[EXERCISE BRIEF] Leaving out all images, write out the records that follow exactly.
#####
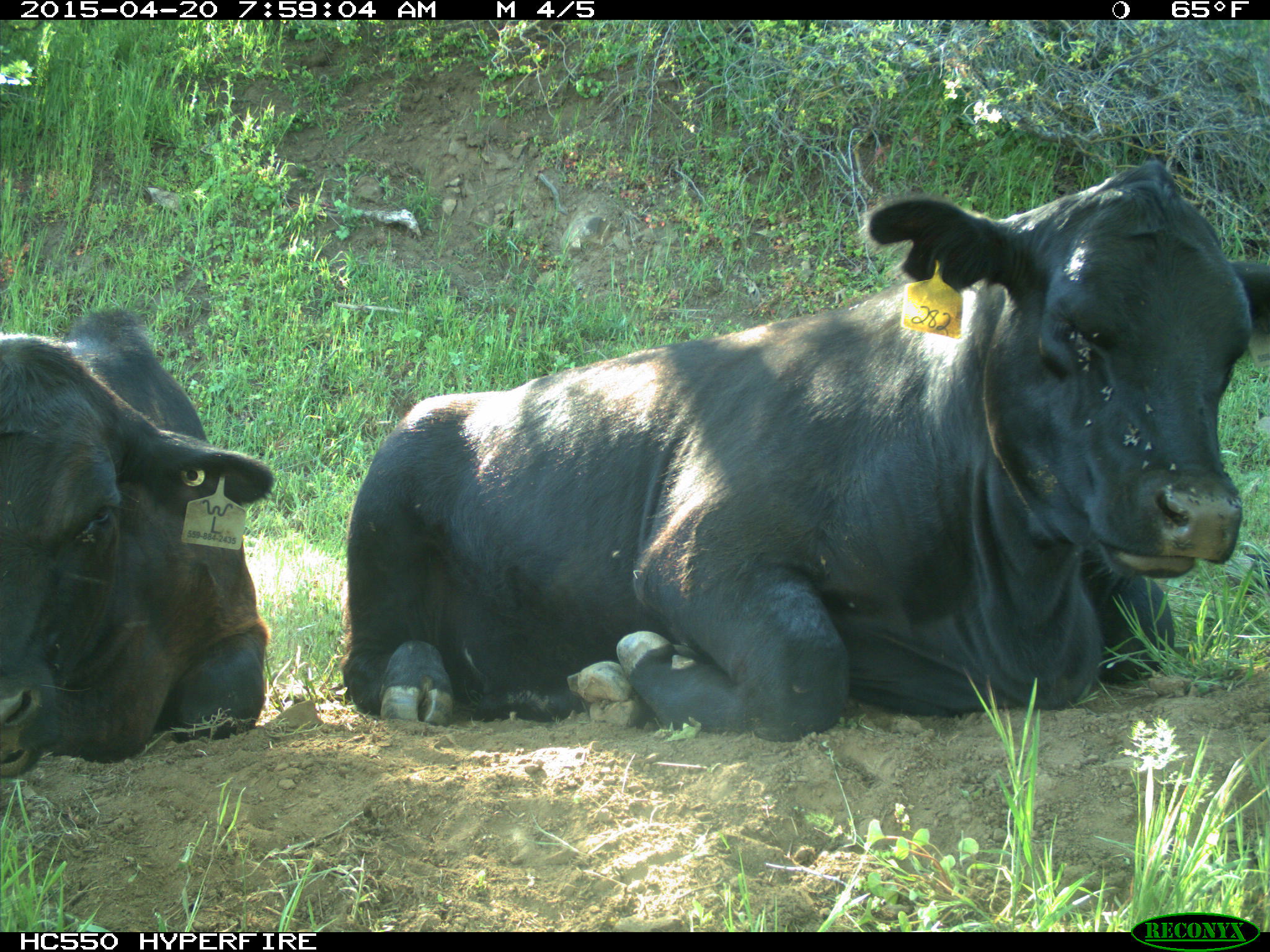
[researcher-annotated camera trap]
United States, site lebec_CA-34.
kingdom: Animalia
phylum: Chordata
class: Mammalia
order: Artiodactyla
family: Bovidae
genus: Bos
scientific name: Bos taurus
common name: domestic cow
#####
[RESPONSE]
[researcher-annotated camera trap]
United States, site lebec_CA-34.
kingdom: Animalia
phylum: Chordata
class: Mammalia
order: Artiodactyla
family: Bovidae
genus: Bos
scientific name: Bos taurus
common name: domestic cow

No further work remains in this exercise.